# Odd integration problem

1. Oct 6, 2013

### MuIotaTau

1. The problem statement, all variables and given/known data

In the process of solving a physics problem, I've run across an integration that I'm not sure I've ever had to perform before. It's of the form $$\int \frac{1}{a - (\frac{dy}{dx})(x)} dx$$ where $a$ is a constant.

2. Relevant equations

Table integral?

3. The attempt at a solution

I honestly have no clue where to even begin with this. I do not have a functional form for $y$, it's simply a quantity that changes with respect to $x$. Any hints on where to begin?

2. Oct 6, 2013

### Ray Vickson

Your notation is confusing: is the denominator supposed to be $1 - a x y'(x)$ or $1-a y'(x)$, where $y'(x) = dy(x)/dx.$ That is, is the (x) an argument of f', or does it multuply f'(x)?

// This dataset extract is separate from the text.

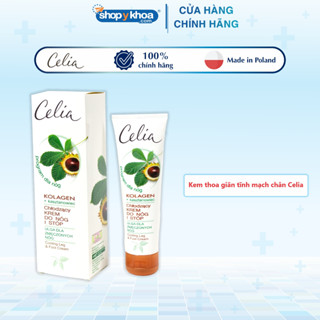 [DATE 12.2027] Kem thoa giãn tĩnh mạch chân Celia 100ml, Made in Poland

As far as I can see you can write more-or-less ANY integrand h(x) in that form: just put
$$h(x) = \frac{1}{a-y'(x)} \Longrightarrow y'(x) = \frac{h(x)-1}{a h(x)}$$ if your integrand is 1/(1-ay'), or put
$$h(x) = \frac{1}{a - x y'(x)} \Longrightarrow y'(x) = \frac{1-h(x)}{a x h(x)}$$

So, to summarize: your integrand can be anything at all, so there is no way to do the integral.

3. Oct 6, 2013

### MuIotaTau

I'm sorry, $x$ is being multiplied in the denominator. Well, um, that's certainly disappointing. I guess it's back to the drawing board. Thank you for your help!

4. Oct 6, 2013

### Dick

If it's a physics problem you probably know something about the relation between y' and x. What kind of problem is it?

5. Oct 6, 2013

### MuIotaTau

Momentum transport. In this case, $x$ is time, and $y'(x)$ is the change in mass with respect to time. So really the integral is $$\int_0^t \bigg(\frac{1}{M + m - (t')(\frac{dm}{dt'})}\bigg) dt'$$ where $t'$ is a dummy variable. $M$ and $m$ are the masses of a truck and of an original mass of sand, respectively, so they're constants, and $(t)(\frac{dm}{dt})$ is the amount of sand that falls out the truck after a time $t$.

6. Oct 6, 2013

### Dick

Since you are multiplying t' times dm/dt', I think it's pretty likely you are assuming the rate of mass change dm/dt' is constant. Are you?

7. Oct 6, 2013

### MuIotaTau

Oh no, you're right, I certainly am! So I should be able to manipulate that into something of the form $$\int \frac{1}{1 + x} dx$$ right? Which is just $ln(1 + x)$?

Last edited: Oct 6, 2013
8. Oct 6, 2013

### Dick

Sure, so the integral isn't a real problem. Now I'd worry that the integral is computing something like the average value of 1/mass over a portion of the trip, which doesn't sound very useful for momentum problems, but then I don't know exactly what you are doing.

9. Oct 6, 2013

### MuIotaTau

I'm actually calculating the impulse and dividing by the mass to get velocity, but the force in this particular case happens to be time independent, so I just pulled it out of the integral.

10. Oct 6, 2013

### Dick

Ok, carry on.